<div class="alert alert-block alert-info">
    
# Ames Data Analysis


<div class="alert alert-block alert-warning">
    
# This notebook is just for illustrative purposes. The model fit here is *_not_* the best model for the data.

In [4]:
# This piece of code enables display of multiple output from one cell.
from IPython.core.interactiveshell import InteractiveShell
InteractiveShell.ast_node_interactivity = 'all'

In [5]:
import pandas as pd
import numpy as np
from scipy import stats
import matplotlib.pyplot as plt
import seaborn as sns

## Loading Data

In [6]:
ames = pd.read_csv("../Data/AmesHousing.csv", index_col="Order")
# Check dimensions of the data
print(" Dimensions of the imported dataset is: " + str(ames.shape))

 Dimensions of the imported dataset is: (2930, 81)


In [None]:
# Print top 2 rows in the dataset
ames.head(4)

In [7]:
ames.columns = ames.columns.str.replace(' ', '')
ames.columns = [col.lower() for col in ames]
#ames.columns

In [8]:
# Marking the features or columns as numeric or categorical for easy referencce later in the code
numericfeatures = [f for f in ames.columns if ames.dtypes[f] != 'object']
print("Number of Numerical features: ", len(numericfeatures))

categoricalfeatures = [f for f in ames.columns if ames.dtypes[f] == 'object']
print("Number of Categorical features: ", len(categoricalfeatures))

Number of Numerical features:  38
Number of Categorical features:  43


In [None]:
print("numeric features: " + str(numericfeatures))
print("categorical features: " + str(categoricalfeatures))

In [None]:
# What is the distribution of sale price
ames['saleprice'].hist(bins=75, rwidth=.8, figsize=(14,4))
ames['saleprice'].describe()

The minimum sale price is at 12,789 while the maximum sale price is 755,000. The median sale price was $160,000. The distribution seems to be skewed with a few very high priced house sales on the right

In [None]:
# Date range in the data
yax = ames.groupby(['yrsold'])['yrsold'].count()
plt.bar(yax.index, yax)

The data was collected from 2006 to 2010. 
Note: Data includes the 2008 downturn event.
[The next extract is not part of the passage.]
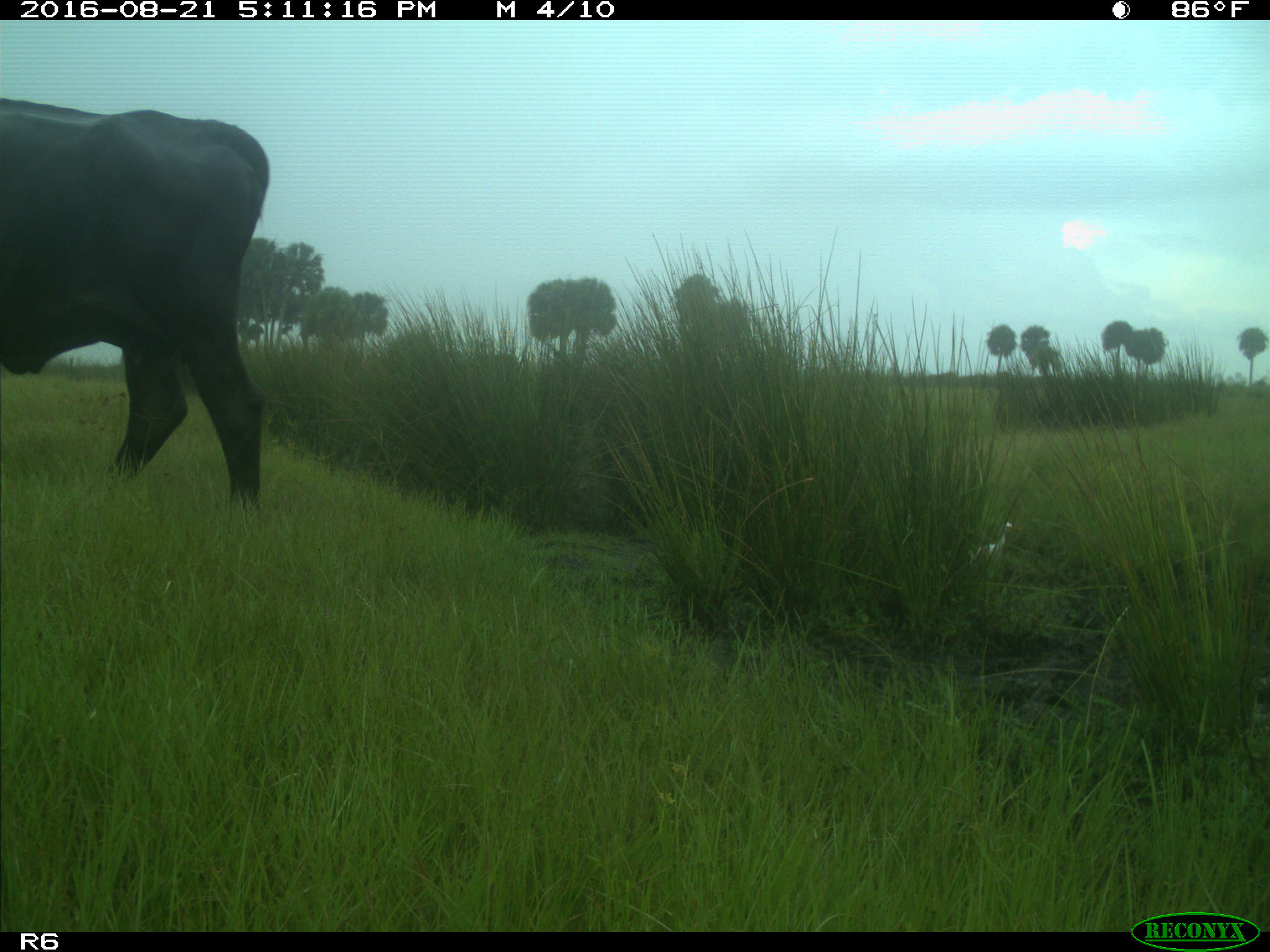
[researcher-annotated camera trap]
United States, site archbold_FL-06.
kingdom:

Effects of which in the data is yet to be seen

In [None]:
from datetime import date
date_sold = pd.DataFrame({'year': ames['yrsold'], 'month' : ames['mosold']})

DATE = []
for yr, mo in zip(date_sold.year, date_sold.month):
    DATE.append(date(yr, mo, 10))

ames['yrmosold'] = DATE
ames.head()

In [None]:
# Is there seasonality in house sales
ames.groupby(['yrmosold']).pid.count().plot(kind='line', figsize=(14,4))
plt.title('Seasonality in Houses sold')
plt.ylabel('# of houses sold')
plt.xlabel('Sale Year-Month')

There is a clear seasonal pattern in house sales, peaking in summer. However 2010 seems to be different from the previous few years in number of houses sold.

In [None]:
ames.groupby(['neighborhood']).pid.count().sort_values(ascending=False).plot(kind='bar', figsize=(14,4))
plt.title('Number of houses sold by neighborhood')
plt.ylabel('# of houses sold')

ames[['saleprice','neighborhood']].boxplot(column=['saleprice'], by=['neighborhood']
                                           ,rot=45, fontsize=15, figsize=(20,15))

NAmes had the highest number of house sold in the sample data. NWAmes had a few houses sold at the highest price in the dataset.

## Clean Data

1. Drop duplicates
2. Handle missing values

#### Check and Drop Duplicates

In [None]:
# Drop duplicates
before = ames.shape[0]
ames.drop_duplicates(inplace = True, keep = 'last')
rows_dropped = before - ames.shape[0]
print(str(rows_dropped) + ' ' +  "duplicate rows dropped from the the dataset")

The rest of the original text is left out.